Singer-songwriters tend to be the bane of any rock critic’s existence. We are bored of hearing about their petty little romance problems. We cannot bear another note of simple, unoriginal guitar strumming. And we hate, let’s emphasize hate, getting stuck behind mushy couples making out all over the place. It’s pretty much the least cool way to spend a Saturday night.

But there are always exceptions, and if Bob Dylan isn’t coming to the local venue and Elliott Smith (RIP) isn’t coming back to life, we just have to hope that some true talent still exists. Matthew Perryman Jones and Ingrid Michaelson proved that it does to a sold-out show at the Beachland Ballroom on Halloween Eve. Fans didn’t want to miss a great show – or holiday – so they came dressed up and ready to hear some deeply meditative songs.

A few songs into his set, Jones pointed to the crowd, asking a fan “Are you Waldo?” “Yes,” the guy responded, to which Jones replied, “Found you! Dude, you are being way too obvious.” What wasn’t so clear is Jones’ style. The Nashville-based artist has said that he loves melodramatic love songs, but his voice doesn’t come off as overly sentimental. He balanced his tenor somewhere between rugged and smooth, between strong and overbearing, and between pop and country. Instead of sticking with one genre, Jones fills in the holes that link several together.

Fans screamed when he covered Patty Griffin’s “Top of the World,” and cracked up when he stopped a song in the middle to help the rhythmically-challenged crowd clap along with “When It Falls Apart.”
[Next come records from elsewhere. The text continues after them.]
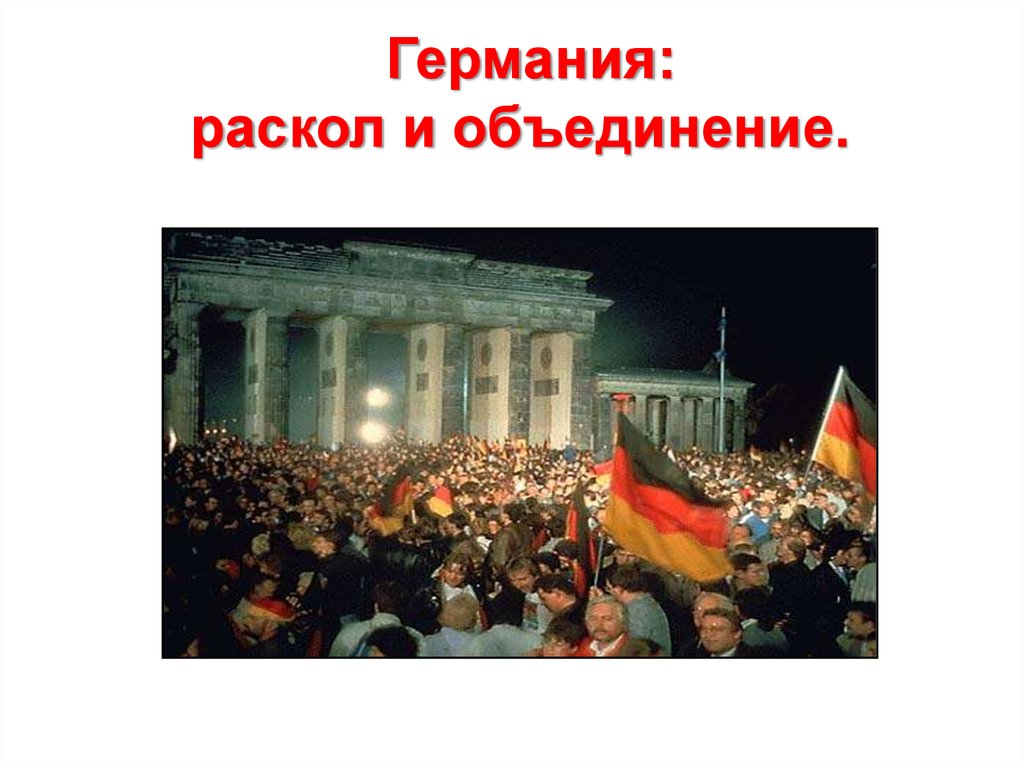 Германия:
раскол и объединение.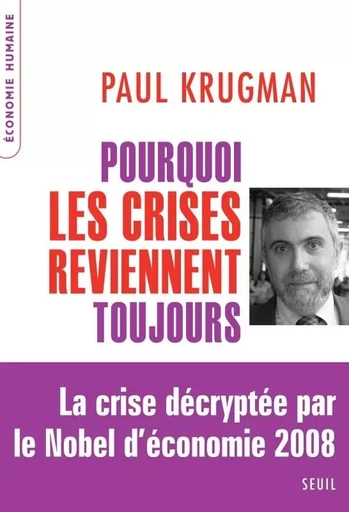 ÉCONOMIE HUMAINE

PAUL KRUGMAN

POURQUOI LES CRISES REVIENNENT TOUJOURS

La crise décryptée par le Nobel d'économie 2008

SEUIL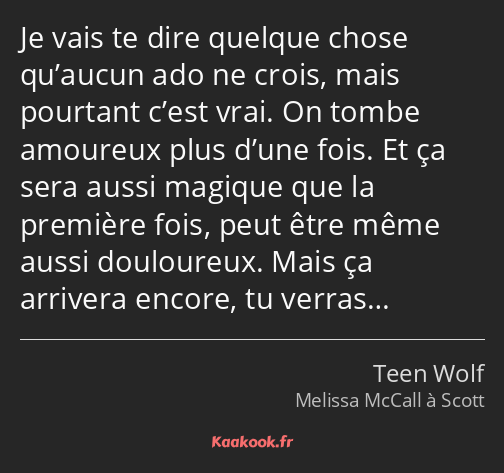 Je vais te dire quelque chose qu’aucun ado ne crois, mais pourtant c’est vrai. On tombe amoureux plus d’une fois. Et ça sera aussi magique que la première fois, peut être même aussi douloureux. Mais ça arrivera encore, tu verras…

Teen Wolf
Melissa McCall à Scott

Kaakook.fr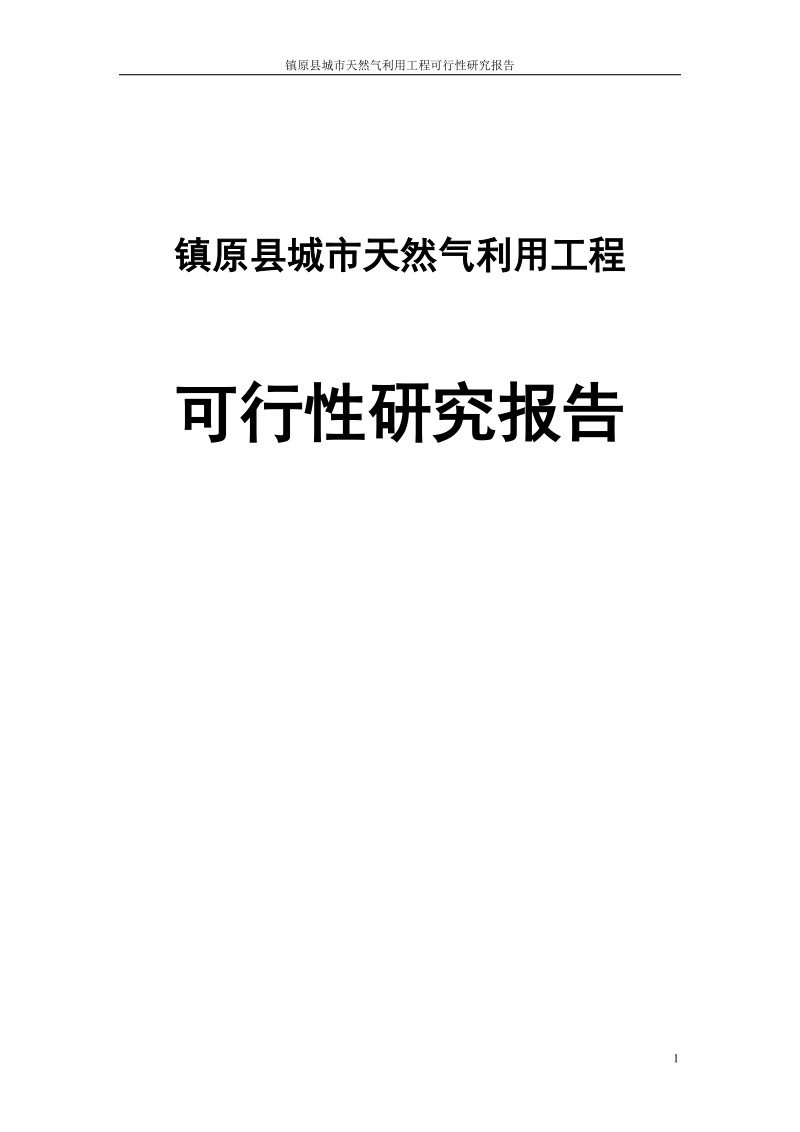 镇原县城市天然气利用工程可行性研究报告

镇原县城市天然气利用工程

可行性研究报告

1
The fun didn’t end when Jones left the stage. Michaelson integrated candy throwing, singing contests (one half of the crowd was dubbed “stallions” and the other “hairy mammoths”), audience choreography, and sarcastic storytelling into her set of bouncy love/ex-love songs. Accompanied by a 5-piece band, the spitfire sang her heart out, her voice dipping and twisting at all the right times during songs like “The Hat” and “Be Ok.”

She improvised a new song on her keyboard, playing with one of the tootsie rolls she hadn’t yet thrown into the crowd. It was moments like this, the utterly spontaneous and spunky, that set Michaelson apart from some of her dull singer-songwriter counterparts.
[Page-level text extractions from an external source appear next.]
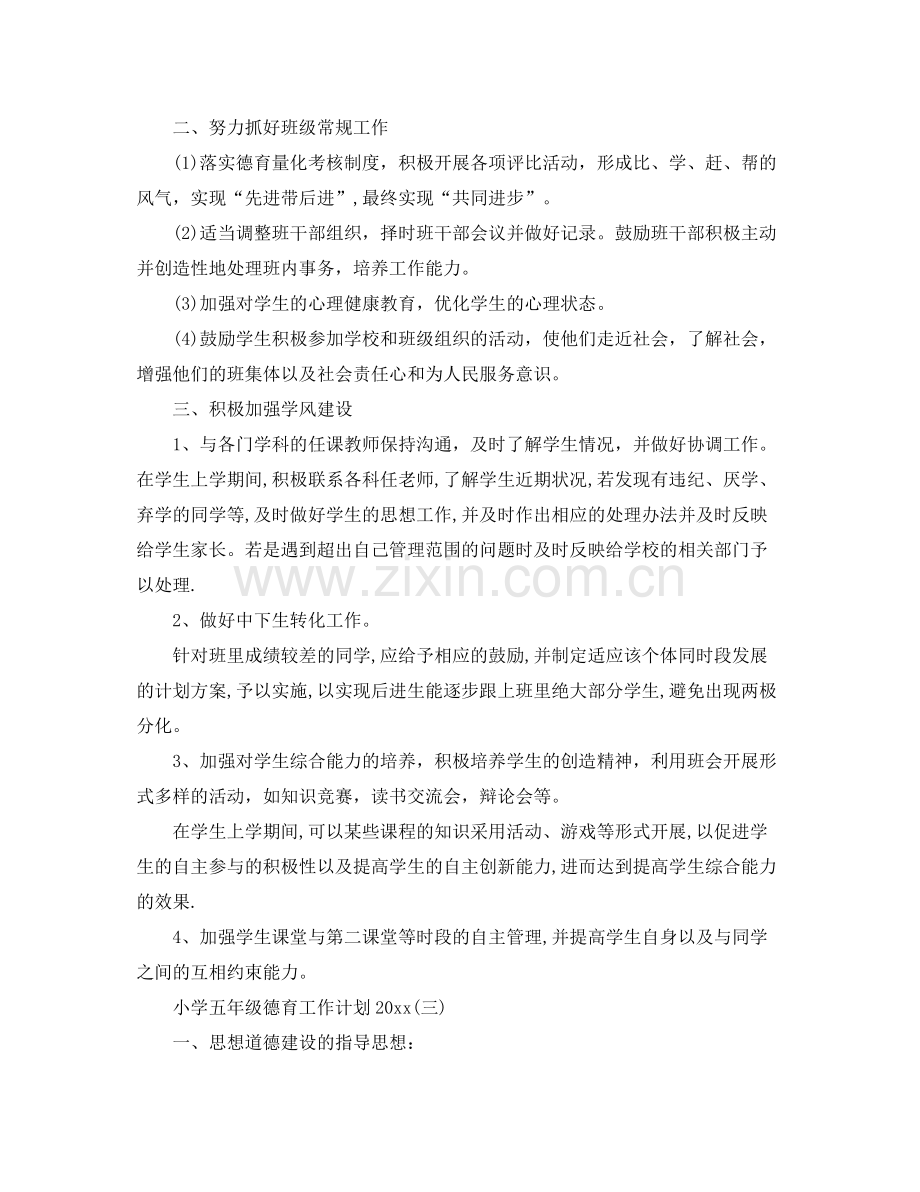 二、努力抓好班级常规工作

(1)落实德育量化考核制度，积极开展各项评比活动，形成比、学、赶、帮的风气，实现“先进带后进”，最终实现“共同进步”。

(2)适当调整班干部组织，择时班干部会议并做好记录。鼓励班干部积极主动并创造性地处理班内事务，培养工作能力。

(3)加强对学生的心理健康教育，优化学生的心理状态。

(4)鼓励学生积极参加学校和班级组织的活动，使他们走近社会，了解社会，增强他们的班集体以及社会责任心和为人民服务意识。

三、积极加强学风建设

1、与各门学科的任课教师保持沟通，及时了解学生情况，并做好协调工作。在学生上学期间，积极联系各科任老师，了解学生近期状况，若发现有违纪、厌学、弃学的同学等，及时做好学生的思想工作，并及时作出相应的处理办法并及时反映给学生家长。若是遇到超出自己管理范围的问题时及时反映给学校的相关部门予以处理.

2、做好中下生转化工作。

针对班里成绩较差的同学，应给予相应的鼓励，并制定适应该个体同时段发展的计划方案，予以实施，以实现后进生能逐步跟上班里绝大部分学生，避免出现两极分化。

3、加强对学生综合能力的培养，积极培养学生的创造精神，利用班会开展形式多样的活动，如知识竞赛，读书交流会，辩论会等。

在学生上学期间，可以某些课程的知识采用活动、游戏等形式开展，以促进学生的自主参与的积极性以及提高学生的自主创新能力，进而达到提高学生综合能力的效果.

4、加强学生课堂与第二课堂等时段的自主管理，并提高学生自身以及与同学之间的互相约束能力。

小学五年级德育工作计划20xx(三)

一、思想道德建设的指导思想：

www.zixin.com.cn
While group sing-a-longs brought a piece of childhood into her live show, Michaelson also joked about four year olds smoking pot and got the girls in her band together to chant a ladies anthem under the moniker “Vag Force.”
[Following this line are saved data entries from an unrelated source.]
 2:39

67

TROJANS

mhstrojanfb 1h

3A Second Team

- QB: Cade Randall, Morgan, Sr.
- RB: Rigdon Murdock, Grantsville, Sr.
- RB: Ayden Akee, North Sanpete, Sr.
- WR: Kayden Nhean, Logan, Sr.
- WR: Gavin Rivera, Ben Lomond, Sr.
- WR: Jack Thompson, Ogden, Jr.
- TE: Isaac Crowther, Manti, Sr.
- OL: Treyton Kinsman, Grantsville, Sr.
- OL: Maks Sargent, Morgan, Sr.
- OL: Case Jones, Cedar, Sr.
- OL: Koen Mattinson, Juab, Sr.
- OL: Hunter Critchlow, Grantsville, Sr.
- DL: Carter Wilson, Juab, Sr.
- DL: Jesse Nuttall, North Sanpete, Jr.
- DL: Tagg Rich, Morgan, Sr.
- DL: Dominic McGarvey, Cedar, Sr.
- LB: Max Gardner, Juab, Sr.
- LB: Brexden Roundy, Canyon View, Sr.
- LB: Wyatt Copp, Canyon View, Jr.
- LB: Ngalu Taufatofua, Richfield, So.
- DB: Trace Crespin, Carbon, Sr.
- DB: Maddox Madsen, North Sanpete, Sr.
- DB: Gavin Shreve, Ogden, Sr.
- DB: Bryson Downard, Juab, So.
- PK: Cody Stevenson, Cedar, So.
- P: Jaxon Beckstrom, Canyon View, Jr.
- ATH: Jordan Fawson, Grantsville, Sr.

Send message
We may be too old for trick-or-treating, but rock critics and fans alike are never too old for some good old-fashioned fun.

New Beach House

I need to listen to the whole thing. I am doing that as I type this. But I'm just going to throw this out there:

THE NEW BEACH HOUSE ALBUM, TEEN DREAM, IS HEAVENLY.

Holy crap, I'm so excited about this. Creaky organs, analog recording, ghostly harmonies, warming sensibilities... Alex Scally and Victoria Legrand have done it again! They are geniuses! I bow at their feet.